- [Aim] Recast the rows below as a JSON list of strings, with one string for each line and blank lines omitted.

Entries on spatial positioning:
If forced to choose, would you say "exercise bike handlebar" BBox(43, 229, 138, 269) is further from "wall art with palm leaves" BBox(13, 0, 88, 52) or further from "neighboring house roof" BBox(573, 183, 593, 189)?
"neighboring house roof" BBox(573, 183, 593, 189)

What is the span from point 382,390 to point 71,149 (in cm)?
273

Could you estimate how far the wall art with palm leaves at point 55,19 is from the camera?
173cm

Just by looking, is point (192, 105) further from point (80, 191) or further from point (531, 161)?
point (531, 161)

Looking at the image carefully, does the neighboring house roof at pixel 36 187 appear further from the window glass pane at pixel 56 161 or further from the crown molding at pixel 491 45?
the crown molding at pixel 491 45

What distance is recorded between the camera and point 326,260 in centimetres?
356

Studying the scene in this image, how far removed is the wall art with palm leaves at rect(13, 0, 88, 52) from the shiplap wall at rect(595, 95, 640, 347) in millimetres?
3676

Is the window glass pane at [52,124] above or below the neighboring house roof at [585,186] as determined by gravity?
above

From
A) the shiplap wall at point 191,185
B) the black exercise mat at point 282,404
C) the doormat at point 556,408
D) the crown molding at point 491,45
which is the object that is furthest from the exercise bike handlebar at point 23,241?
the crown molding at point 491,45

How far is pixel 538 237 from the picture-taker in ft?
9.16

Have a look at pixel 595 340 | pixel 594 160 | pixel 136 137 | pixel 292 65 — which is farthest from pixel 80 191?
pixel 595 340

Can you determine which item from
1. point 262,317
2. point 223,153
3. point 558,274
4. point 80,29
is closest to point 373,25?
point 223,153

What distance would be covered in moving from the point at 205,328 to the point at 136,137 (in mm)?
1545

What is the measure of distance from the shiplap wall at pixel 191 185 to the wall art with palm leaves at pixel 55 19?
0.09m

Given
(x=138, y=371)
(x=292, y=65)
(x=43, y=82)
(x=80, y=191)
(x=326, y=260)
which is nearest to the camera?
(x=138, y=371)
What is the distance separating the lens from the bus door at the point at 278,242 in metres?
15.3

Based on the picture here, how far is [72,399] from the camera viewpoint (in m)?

- [Solution below]
[
  "If forced to choose, would you say \"exercise bike handlebar\" BBox(43, 229, 138, 269) is further from \"wall art with palm leaves\" BBox(13, 0, 88, 52) or further from \"neighboring house roof\" BBox(573, 183, 593, 189)?",
  "\"neighboring house roof\" BBox(573, 183, 593, 189)",
  "What is the span from point 382,390 to point 71,149 (in cm)?",
  "273",
  "Could you estimate how far the wall art with palm leaves at point 55,19 is from the camera?",
  "173cm",
  "Just by looking, is point (192, 105) further from point (80, 191) or further from point (531, 161)?",
  "point (531, 161)",
  "Looking at the image carefully, does the neighboring house roof at pixel 36 187 appear further from the window glass pane at pixel 56 161 or further from the crown molding at pixel 491 45?",
  "the crown molding at pixel 491 45",
  "What distance is recorded between the camera and point 326,260 in centimetres?",
  "356",
  "Studying the scene in this image, how far removed is the wall art with palm leaves at rect(13, 0, 88, 52) from the shiplap wall at rect(595, 95, 640, 347) in millimetres?",
  "3676",
  "Is the window glass pane at [52,124] above or below the neighboring house roof at [585,186] as determined by gravity?",
  "above",
  "From",
  "A) the shiplap wall at point 191,185",
  "B) the black exercise mat at point 282,404",
  "C) the doormat at point 556,408",
  "D) the crown molding at point 491,45",
  "which is the object that is furthest from the exercise bike handlebar at point 23,241?",
  "the crown molding at point 491,45",
  "How far is pixel 538 237 from the picture-taker in ft?",
  "9.16",
  "Have a look at pixel 595 340 | pixel 594 160 | pixel 136 137 | pixel 292 65 — which is farthest from pixel 80 191?",
  "pixel 595 340",
  "Can you determine which item from",
  "1. point 262,317",
  "2. point 223,153",
  "3. point 558,274",
  "4. point 80,29",
  "is closest to point 373,25?",
  "point 223,153",
  "What distance would be covered in moving from the point at 205,328 to the point at 136,137 (in mm)?",
  "1545",
  "What is the measure of distance from the shiplap wall at pixel 191 185 to the wall art with palm leaves at pixel 55 19?",
  "0.09m",
  "Given",
  "(x=138, y=371)",
  "(x=292, y=65)",
  "(x=43, y=82)",
  "(x=80, y=191)",
  "(x=326, y=260)",
  "which is nearest to the camera?",
  "(x=138, y=371)",
  "What is the distance separating the lens from the bus door at the point at 278,242 in metres?",
  "15.3",
  "Based on the picture here, how far is [72,399] from the camera viewpoint (in m)?"
]